Begründet wird die Schließung des Produktions- und Forschungsstandortes mit hohen Lohnkosten. In der Realität machen in Bochum die Kosten für Löhne und Gehälter gerade 5% der Gesamtkosten aus. Um diese weiter zu reduzieren, soll das Werk nach Rumänien und Ungarn verlagert werden.

Zusammen mit den Jusos demonstrierte eine Vielzahl von Verbänden, Gewerkschaften und Parteien und setzten ein Zeichen für Geschlossenheit gegen die Nokiapläne. Auch verurteilen die Jusos die ungezügelte und millionenschwere Subventionsmitnahme der Nokiaführung, bevor sie unangekündigt die Mitarbeiter auf die Straße setzen.

Eine Mitarbeiterin machte die katastrophale Lage deutlich und beschrieb, dass die Belegschaft in diesem Frühjahr eine Gewinnbeteiligung für die gute Arbeit und die hohen Umsätzen zusammen mit der Kündigung erhalten wird.

Die Jusos im Kreis Unna solidarisieren sich weiterhin mit den Angestellten des Nokiawerks und schicken Protestpostkarten nach Finnland, um die Nokiaführung zum Umdenken zu bewegen.

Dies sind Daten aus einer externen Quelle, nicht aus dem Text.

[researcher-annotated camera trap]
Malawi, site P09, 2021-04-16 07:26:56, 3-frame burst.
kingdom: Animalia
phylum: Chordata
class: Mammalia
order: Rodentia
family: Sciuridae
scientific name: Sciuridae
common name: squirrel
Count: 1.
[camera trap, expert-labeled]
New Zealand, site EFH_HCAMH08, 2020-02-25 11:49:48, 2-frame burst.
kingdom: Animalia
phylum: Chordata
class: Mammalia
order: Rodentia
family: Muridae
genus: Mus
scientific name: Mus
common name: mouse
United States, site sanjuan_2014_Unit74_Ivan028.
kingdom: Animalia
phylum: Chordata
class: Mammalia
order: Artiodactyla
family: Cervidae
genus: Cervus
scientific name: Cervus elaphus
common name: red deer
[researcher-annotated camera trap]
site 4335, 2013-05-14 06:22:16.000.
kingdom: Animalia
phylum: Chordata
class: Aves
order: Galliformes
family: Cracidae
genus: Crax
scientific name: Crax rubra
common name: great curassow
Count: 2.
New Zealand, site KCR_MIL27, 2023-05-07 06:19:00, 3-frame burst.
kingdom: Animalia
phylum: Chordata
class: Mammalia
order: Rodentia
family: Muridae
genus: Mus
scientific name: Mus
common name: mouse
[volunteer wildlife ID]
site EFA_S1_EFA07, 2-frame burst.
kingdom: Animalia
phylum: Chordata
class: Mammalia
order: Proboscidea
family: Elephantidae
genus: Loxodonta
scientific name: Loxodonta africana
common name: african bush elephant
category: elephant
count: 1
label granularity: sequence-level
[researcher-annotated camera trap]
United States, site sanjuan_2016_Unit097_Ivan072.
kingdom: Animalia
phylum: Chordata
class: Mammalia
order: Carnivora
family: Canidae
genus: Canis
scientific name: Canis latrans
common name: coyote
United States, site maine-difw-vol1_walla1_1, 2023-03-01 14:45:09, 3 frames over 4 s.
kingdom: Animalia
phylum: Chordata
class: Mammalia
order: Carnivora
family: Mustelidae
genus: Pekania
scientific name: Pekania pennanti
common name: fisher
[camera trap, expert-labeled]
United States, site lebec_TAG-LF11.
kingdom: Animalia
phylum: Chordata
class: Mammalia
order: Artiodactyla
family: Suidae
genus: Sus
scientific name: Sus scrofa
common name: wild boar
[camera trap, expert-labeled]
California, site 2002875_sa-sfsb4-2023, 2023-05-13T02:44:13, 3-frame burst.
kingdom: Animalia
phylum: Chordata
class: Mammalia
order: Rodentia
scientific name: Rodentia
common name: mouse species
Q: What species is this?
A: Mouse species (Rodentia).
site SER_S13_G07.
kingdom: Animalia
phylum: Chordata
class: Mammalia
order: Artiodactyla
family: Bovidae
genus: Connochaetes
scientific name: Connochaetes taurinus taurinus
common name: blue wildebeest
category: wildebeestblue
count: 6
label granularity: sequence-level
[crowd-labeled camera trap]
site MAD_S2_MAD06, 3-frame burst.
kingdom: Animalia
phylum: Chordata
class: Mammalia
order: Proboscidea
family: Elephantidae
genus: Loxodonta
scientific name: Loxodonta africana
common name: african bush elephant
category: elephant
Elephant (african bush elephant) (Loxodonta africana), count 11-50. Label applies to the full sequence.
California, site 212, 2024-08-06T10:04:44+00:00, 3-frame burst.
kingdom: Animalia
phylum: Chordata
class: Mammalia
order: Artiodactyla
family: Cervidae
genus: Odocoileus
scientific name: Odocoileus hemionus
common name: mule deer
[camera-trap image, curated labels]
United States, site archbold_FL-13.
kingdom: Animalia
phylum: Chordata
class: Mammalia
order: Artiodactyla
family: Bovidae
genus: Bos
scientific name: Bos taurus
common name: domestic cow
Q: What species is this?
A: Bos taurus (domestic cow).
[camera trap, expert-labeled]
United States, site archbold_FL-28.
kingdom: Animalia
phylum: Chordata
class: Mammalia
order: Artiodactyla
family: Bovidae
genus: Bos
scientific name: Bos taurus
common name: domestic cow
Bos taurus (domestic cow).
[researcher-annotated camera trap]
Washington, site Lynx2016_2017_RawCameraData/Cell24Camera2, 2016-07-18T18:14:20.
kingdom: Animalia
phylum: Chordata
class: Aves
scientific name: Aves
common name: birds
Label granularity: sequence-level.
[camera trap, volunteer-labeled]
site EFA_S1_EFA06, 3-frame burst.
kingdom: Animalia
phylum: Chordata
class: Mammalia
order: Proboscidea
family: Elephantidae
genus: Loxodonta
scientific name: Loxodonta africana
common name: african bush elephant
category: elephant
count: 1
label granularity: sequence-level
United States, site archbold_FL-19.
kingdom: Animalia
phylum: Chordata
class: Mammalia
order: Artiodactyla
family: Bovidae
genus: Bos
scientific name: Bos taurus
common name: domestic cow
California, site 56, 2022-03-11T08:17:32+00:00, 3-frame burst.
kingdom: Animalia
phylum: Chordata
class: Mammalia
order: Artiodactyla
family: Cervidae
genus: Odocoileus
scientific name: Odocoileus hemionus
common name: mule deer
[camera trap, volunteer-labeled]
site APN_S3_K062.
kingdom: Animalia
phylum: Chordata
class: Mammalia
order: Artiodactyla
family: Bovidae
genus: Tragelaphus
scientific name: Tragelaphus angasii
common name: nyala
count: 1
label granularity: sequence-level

Sollte Nokia bei den Plänen der Schließung bleiben, sprechen sich die Jusos für einen Boykott aller Nokiaprodukte aus. „Wer in Deutschland hohe Gewinne erwirtschaften möchte, muss auch soziale Verantwortung übernehmen. Nicht umsonst steht im Grundgesetz: Eigentum verpflichtet!“, begründet Alexander Rehmeier den Boykottaufruf. Nach Ansicht der Jusos hat Nokia, bei Schließung des Standortes Bochum, kein Recht in unserer Region weiter Gewinne zu erzielen.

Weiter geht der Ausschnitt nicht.